■ ACTIVITY:
What is the number of lines below that contain the word "frame"? Give only that number.

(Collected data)
+ + + + +

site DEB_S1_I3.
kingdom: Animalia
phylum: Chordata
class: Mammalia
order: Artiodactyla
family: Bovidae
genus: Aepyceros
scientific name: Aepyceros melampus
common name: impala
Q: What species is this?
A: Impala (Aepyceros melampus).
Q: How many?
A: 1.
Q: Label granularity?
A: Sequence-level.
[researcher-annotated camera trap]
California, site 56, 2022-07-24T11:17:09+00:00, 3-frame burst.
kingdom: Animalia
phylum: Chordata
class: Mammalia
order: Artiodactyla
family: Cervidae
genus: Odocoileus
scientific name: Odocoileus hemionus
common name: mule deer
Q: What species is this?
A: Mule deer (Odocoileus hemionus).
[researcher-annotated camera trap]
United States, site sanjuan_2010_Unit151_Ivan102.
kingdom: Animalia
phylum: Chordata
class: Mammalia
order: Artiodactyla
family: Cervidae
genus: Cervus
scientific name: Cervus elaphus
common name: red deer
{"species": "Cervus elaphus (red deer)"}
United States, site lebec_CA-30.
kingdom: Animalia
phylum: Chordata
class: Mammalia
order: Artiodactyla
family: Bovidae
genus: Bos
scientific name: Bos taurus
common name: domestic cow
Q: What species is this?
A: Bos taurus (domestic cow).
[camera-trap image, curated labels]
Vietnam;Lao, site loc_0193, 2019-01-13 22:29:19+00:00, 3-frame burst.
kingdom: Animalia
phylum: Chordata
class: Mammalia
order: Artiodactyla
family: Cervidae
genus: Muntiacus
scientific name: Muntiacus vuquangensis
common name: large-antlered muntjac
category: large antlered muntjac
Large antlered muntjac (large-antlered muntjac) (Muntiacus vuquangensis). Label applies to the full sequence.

+ + + + +

■ REPLY TO THE EXERCISE:
2